Calculate the limit $\lim_{x\to 0} \left(\frac 1{x^2}-\cot^2x\right)$

Here's a non-series solution.

$$\lim_{x \rightarrow 0} \left(\frac{1}{x^2} - \cot^2(x)\right) = \lim_{x \rightarrow 0} \frac{\sin^2(x) - x^2\cos^2(x)}{x^2\sin^2(x)}$$

Instead of directly doing l'Hospital, we can make our life easier using $\lim_{x \rightarrow 0}\frac{\sin(x)}{x} = 1$ Or rather, $\lim_{x \rightarrow 0}\frac{x}{\sin(x)} = 1$:

$$\lim_{x \rightarrow 0} \frac{\sin^2(x) - x^2\cos^2(x)}{x^2\sin^2(x)} = \lim_{x \rightarrow 0}\left(\frac{x}{\sin(x)}\right)^2\left(\frac{\sin^2(x) - x^2\cos^2(x)}{x^4}\right) = \lim_{x \rightarrow 0} \frac{\sin^2(x) - x^2\cos^2(x)}{x^4}$$

Now l'Hospital. Note that we can freely factor out constants, and also $\cos(x)$ (as it approaches 1 as $x \rightarrow 0$):

\begin{align*} \lim_{x \rightarrow 0} \frac{\sin^2(x) - x^2\cos^2(x)}{x^4} &= \lim_{x \rightarrow 0} \frac{2\sin(x)\cos(x) - 2x\cos^2(x) + 2x^2\sin(x)\cos(x)}{4x^3} \\ &= \frac{1}{2}\lim_{x \rightarrow 0}\frac{\sin(x) - x\cos(x) + x^2\sin(x)}{x^3} \\ &= \frac{1}{2}\lim_{x \rightarrow 0}\frac{\cos(x) - \cos(x) + x\sin(x) + 2x\sin(x) + x^2\cos(x)}{3x^2} \\ &= \frac{1}{6}\lim_{x \rightarrow 0}\frac{3x\sin(x) + x^2\cos(x)}{x^2} \\ &= \frac{1}{6}\left(\lim_{x \rightarrow 0}3\frac{\sin(x)}{x} + \lim_{x \rightarrow 0} \cos(x)\right) \\ &= \frac{1}{6}(3 + 1) = \frac{2}{3}\end{align*}


One may recall that, as $x \to 0$, we have $$ \cos x= 1-\frac{x^2}2+\frac{x^4}{24}+O(x^6) $$ $$ \sin x= x-\frac{x^3}6+\frac{x^5}{120}+O(x^6) $$ and using $$ \frac1{1-u}=1+u+u^2+O(u^3), \quad u \to 0, $$ it gives $$ \cot x = \frac{\cos x}{\sin x}=\frac{1}{x}-\frac{x}{3}+O(x^3) $$ and $$ \cot^2 x = \frac{1}{x^2}-\frac23+O(x^2) $$ Thus, as $x \to 0$,

$$ \frac{1}{x^2}-\cot^2 x=\color{blue}{\frac23}+O(x^2) $$

and the desired limit is $\color{blue}{\dfrac23}$.

★ ★ ★ ★ ★ ★ ★

- [TASK 1]
In the thread on the limit of 1/x² − cot² x, which standard limit does the non-series solution use instead of applying l'Hospital directly?
- [TASK 2]
Extend the thread on the limit of 1/x² − cot² x past its last sentence.
The items that come next have no connection to the thread on the limit.

(Extracted records)
★ ★ ★ ★ ★ ★ ★

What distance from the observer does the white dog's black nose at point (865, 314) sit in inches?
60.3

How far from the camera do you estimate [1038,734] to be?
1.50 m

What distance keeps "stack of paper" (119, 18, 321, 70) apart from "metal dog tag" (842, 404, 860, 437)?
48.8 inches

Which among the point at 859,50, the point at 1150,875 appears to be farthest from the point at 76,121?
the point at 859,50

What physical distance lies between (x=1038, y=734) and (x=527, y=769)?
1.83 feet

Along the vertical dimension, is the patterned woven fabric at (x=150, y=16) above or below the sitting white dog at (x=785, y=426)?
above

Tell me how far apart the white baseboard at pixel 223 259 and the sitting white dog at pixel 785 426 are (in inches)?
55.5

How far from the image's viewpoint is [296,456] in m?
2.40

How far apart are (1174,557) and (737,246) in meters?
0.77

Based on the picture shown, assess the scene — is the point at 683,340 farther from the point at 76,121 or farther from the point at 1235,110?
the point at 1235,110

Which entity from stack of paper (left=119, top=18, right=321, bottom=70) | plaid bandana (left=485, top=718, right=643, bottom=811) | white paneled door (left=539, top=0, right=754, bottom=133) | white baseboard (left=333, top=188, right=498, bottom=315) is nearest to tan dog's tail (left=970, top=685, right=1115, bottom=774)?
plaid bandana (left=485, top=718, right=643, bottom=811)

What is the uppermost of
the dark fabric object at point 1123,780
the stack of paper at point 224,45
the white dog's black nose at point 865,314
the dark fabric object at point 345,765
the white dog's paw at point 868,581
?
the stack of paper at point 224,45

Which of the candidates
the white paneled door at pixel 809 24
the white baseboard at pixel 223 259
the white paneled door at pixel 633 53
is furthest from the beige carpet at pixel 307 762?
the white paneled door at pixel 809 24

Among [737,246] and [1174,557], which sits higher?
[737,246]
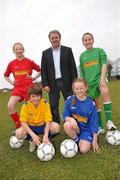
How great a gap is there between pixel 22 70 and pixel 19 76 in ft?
0.53

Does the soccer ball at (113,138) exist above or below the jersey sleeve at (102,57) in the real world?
below

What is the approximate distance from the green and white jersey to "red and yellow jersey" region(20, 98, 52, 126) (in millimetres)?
1302

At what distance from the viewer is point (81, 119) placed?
6.71 meters

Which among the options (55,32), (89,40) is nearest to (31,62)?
(55,32)

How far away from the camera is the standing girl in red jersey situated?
806cm

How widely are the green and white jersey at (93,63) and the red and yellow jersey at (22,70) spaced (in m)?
1.43

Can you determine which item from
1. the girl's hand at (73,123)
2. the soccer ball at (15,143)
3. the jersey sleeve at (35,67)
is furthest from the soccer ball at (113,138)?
the jersey sleeve at (35,67)

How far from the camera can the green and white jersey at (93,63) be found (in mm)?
7496

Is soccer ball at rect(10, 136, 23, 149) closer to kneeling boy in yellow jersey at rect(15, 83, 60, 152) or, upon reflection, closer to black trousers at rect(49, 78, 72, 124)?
kneeling boy in yellow jersey at rect(15, 83, 60, 152)

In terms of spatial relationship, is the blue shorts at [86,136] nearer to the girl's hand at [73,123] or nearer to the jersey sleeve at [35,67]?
the girl's hand at [73,123]

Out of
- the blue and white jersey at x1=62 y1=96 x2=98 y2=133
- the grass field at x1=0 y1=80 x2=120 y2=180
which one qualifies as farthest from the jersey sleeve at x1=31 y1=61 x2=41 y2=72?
the grass field at x1=0 y1=80 x2=120 y2=180

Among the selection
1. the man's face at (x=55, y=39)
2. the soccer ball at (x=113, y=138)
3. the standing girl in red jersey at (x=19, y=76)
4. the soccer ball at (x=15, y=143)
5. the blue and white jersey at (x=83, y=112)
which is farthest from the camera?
the standing girl in red jersey at (x=19, y=76)

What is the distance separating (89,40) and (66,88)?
1.25 m

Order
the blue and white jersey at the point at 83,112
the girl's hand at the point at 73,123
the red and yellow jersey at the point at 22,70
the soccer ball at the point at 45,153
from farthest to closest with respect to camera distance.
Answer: the red and yellow jersey at the point at 22,70
the blue and white jersey at the point at 83,112
the girl's hand at the point at 73,123
the soccer ball at the point at 45,153
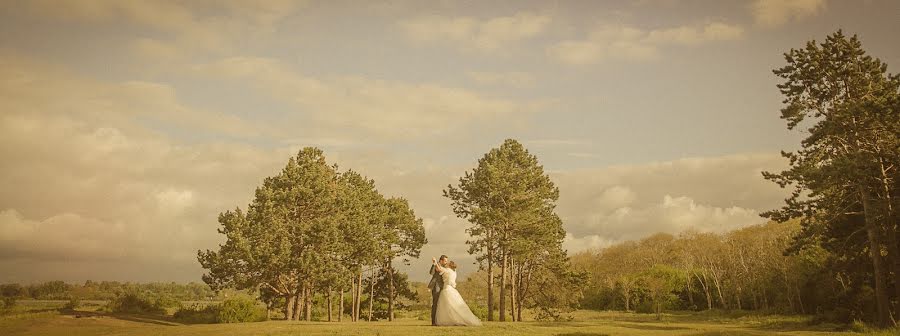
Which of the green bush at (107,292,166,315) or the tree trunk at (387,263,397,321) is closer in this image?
the green bush at (107,292,166,315)

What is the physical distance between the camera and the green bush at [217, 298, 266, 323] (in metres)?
38.1

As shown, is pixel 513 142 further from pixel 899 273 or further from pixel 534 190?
pixel 899 273

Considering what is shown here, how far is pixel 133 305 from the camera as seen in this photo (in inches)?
1730

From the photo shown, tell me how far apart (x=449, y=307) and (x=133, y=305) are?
112ft

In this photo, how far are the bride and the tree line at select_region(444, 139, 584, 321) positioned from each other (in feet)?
55.2

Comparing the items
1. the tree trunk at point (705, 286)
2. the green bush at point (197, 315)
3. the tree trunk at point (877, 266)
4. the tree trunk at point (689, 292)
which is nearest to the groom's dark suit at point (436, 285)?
the tree trunk at point (877, 266)

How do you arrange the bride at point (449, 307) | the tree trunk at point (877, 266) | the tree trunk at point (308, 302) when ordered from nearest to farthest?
the bride at point (449, 307)
the tree trunk at point (877, 266)
the tree trunk at point (308, 302)

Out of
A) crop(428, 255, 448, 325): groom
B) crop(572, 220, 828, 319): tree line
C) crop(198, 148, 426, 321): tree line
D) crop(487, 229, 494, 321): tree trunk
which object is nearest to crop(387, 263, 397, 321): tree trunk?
crop(198, 148, 426, 321): tree line

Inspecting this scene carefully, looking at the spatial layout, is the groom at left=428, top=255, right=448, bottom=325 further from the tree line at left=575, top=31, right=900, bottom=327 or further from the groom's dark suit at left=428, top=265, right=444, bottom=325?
the tree line at left=575, top=31, right=900, bottom=327

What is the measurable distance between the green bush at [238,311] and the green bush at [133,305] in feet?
30.3

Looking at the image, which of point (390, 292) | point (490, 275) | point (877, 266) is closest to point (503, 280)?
point (490, 275)

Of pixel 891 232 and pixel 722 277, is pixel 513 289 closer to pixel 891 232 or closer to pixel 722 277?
pixel 891 232

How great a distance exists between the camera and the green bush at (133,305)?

★ ★ ★ ★ ★ ★ ★

- [FINAL ANSWER 1]
It uses lim as x → 0 of sin(x)/x = 1, or rather lim as x → 0 of x/sin(x) = 1.

- [FINAL ANSWER 2]
We can proceed in the following manner \begin{align} L &= \lim_{x \to 0}\left(\frac{1}{x^{2}} - \cot^{2}x\right)\notag\\ &= \lim_{x \to 0}\left(\frac{1}{x^{2}} - \frac{\cos^{2}x}{\sin^{2}x}\right)\notag\\ &= \lim_{x \to 0}\frac{\sin^{2}x - x^{2}\cos^{2}x}{x^{2}\sin^{2}x}\notag\\ &= \lim_{x \to 0}\frac{\sin^{2}x - x^{2}\cos^{2}x}{x^{4}}\cdot\frac{x^{2}}{\sin^{2}x}\notag\\ &= \lim_{x \to 0}\frac{\sin^{2}x - x^{2}\cos^{2}x}{x^{4}}\cdot 1^{2}\notag\\ &= \lim_{x \to 0}\frac{\sin x - x\cos x}{x^{3}}\cdot\frac{\sin x + x\cos x}{x}\notag\\ &= \lim_{x \to 0}\frac{\sin x - x\cos x}{x^{3}}\cdot\left(\frac{\sin x}{x} + \cos x\right)\notag\\ &= 2\lim_{x \to 0}\frac{\sin x - x\cos x}{x^{3}}\notag\\ &= 2\lim_{x \to 0}\frac{\cos x - \cos x + x\sin x}{3x^{2}}\text{ (via LHR)}\notag\\ &= \frac{2}{3}\lim_{x \to 0}\frac{\sin x}{x}\notag\\ &= \frac{2}{3}\notag \end{align}

As I have told often on MSE, LHR is best used with a combination of standard limits and rules of "algebra of limits". When you have to differentiate too many times in applying LHR its a signal that you are going on a laborious path and perhaps there is a simpler route. The above solution looks a bit long because of detailed steps otherwise its very simple.